__Passage given__.
────────────────

# Personal + possessive pronoun



## tarinoidenkertoja

Hello,
I wrote a simple sentence like: "A olaszod jobb, mint az  magyarom", this time , a native speaker corrected it as in: "A te olaszod jobb, mint az én magyarom". I can't understand why "te" and "én" are required in this case, is there any other case where the possessive pronoun must be preceded by the personal pronoun?


----------



## Zsanna

Hello tarino,

Your sentence was OK, don't worry, the corrected version just sounds more explicit, the opposition is more obvious like this. 

I suppose it is a little bit like in Italian, that the personal pronouns (io, tu, ecc.) are usually not used except when there is a special accent on them. Here, it seems a little bit like that. 
The possessive endings express whose knowledge of language you mean but if you put the personal pronouns before the nouns, the opposition between the two persons involved is underlined more clearly.

P.S. The personal pronoun can be put even if it is unstressed e.g. in special expressions (e.g. az én házam -- az én váram) but that complicates life a bit, you can leave it for later.


----------



## francisgranada

tarinoidenkertoja said:


> ... "A olaszod jobb, mint az  magyarom" ...


A little correction: "*Az *olaszod jobb, mint* a* magyarom"
(The original or "full" form of the article is "*az"*, but before a consonant this "*az*" becomes* "a"* for euphonic reasons. In the past it used to be written with apostophe: *a'*) 

I'd like to add to Zsanna's explanation that in your example, without giving more context, the _contrast _is emphasised (i.e. *Your *Italian versus *My *Hungarian), that's why "A *te* olaszod jobb, mint az *én* magyarom" sounds better. 

In Italian, in this case we cannot express the difference, but in some other cases yes (as Zsanna has already mentioned).   For example, instead of "Sono italiano, ma tu sei ungherese" it's better to say "*Io* sono italiano, ma tu sei ungherese".


----------



## Encolpius

Hmm...strange sentence...but I understand it's the literal translation...I think the Hungarian sentence means "your Italian girlfriend is better than my Hungarian girlfriend". 
I'd say: Jobban beszélsz olaszul, mint én magyarul.


----------



## Zsanna

It is true that it could be interpreted like that, too. In fact _any_ noun (e.g. book, letter, etc.) could come after Italian and Hungarian but this is why context helps!
Otherwise your suggestion is the most explicit version.


----------



## francisgranada

My "two cents"...

"Jobban beszélsz olaszul, mint én magyarul" is, of course, a much more natural way for expressing the idea we are talking about. The interpretation of "Az olaszod jobb, minta magyarom"  depends _only _on the context, as Zsanna has already said. I don't think at all, that this sentence/phrase, without any context, should "automatically" mean "your Italian girlfriend is better than my Hungarian girlfriend".

(there are also _boyfriends _... csak viccelek )


----------



## Encolpius

Unfortunately we must face the sad fact  now that Hungarian in this case is rather defective. Francisgranad and maybe Zsanna from Russian as well would know that in Hungarian words like that can mean at least four things, unlike Slavic languages, Slavic languages in that cas are the best! and use in all 4 cases a completely different word. in Czech e.g.

────────────────

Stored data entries
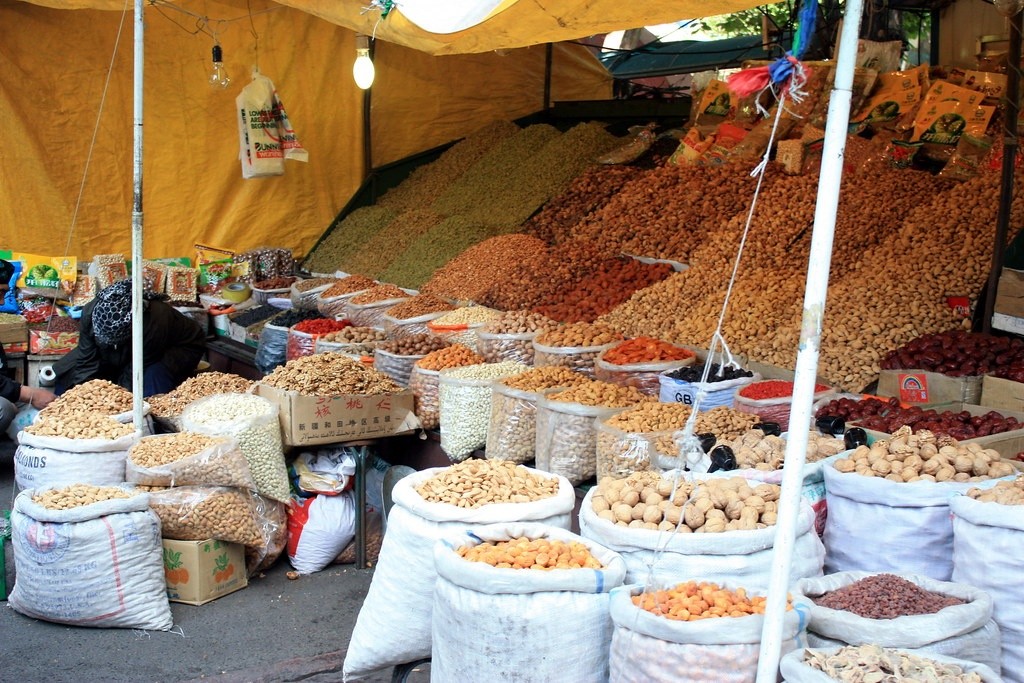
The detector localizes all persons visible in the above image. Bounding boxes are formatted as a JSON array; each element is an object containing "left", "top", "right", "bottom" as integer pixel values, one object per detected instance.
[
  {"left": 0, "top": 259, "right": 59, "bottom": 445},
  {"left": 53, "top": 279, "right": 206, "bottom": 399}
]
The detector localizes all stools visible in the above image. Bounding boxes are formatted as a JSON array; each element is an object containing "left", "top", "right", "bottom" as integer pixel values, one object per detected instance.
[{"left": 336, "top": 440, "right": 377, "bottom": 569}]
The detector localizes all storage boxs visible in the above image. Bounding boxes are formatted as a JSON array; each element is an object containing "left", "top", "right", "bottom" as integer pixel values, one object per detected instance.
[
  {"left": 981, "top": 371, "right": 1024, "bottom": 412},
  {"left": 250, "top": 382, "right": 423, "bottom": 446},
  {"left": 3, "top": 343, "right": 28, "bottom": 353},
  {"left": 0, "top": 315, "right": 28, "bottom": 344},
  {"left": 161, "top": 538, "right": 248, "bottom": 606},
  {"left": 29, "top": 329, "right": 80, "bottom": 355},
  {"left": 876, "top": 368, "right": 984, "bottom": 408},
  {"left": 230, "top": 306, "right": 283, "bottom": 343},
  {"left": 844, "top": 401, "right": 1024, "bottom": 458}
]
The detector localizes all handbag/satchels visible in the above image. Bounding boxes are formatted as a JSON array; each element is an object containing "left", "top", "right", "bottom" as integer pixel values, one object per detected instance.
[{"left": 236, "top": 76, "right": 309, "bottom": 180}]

────────────────

__Required actions__.
(1) Name every user who posted in the Hungarian pronoun thread, listing each one once.
(2) Please write out a passage from the Hungarian pronoun thread: begin at the words "Hmm...strange sentence...but I" and stop after "why context helps!".
(3) According to the Hungarian pronoun thread, why is the article written as "a" rather than "az" before "magyarom"?
The entries have no connection to the Hungarian pronoun thread.

__Solved problems__.
(1) tarinoidenkertoja, Zsanna, francisgranada, Encolpius

(2)
Hmm...strange sentence...but I understand it's the literal translation...I think the Hungarian sentence means "your Italian girlfriend is better than my Hungarian girlfriend". 
I'd say: Jobban beszélsz olaszul, mint én magyarul.


----------



## Zsanna

It is true that it could be interpreted like that, too. In fact _any_ noun (e.g. book, letter, etc.) could come after Italian and Hungarian but this is why context helps!

(3) The full form of the article is "az," but before a consonant it becomes "a" for euphonic reasons.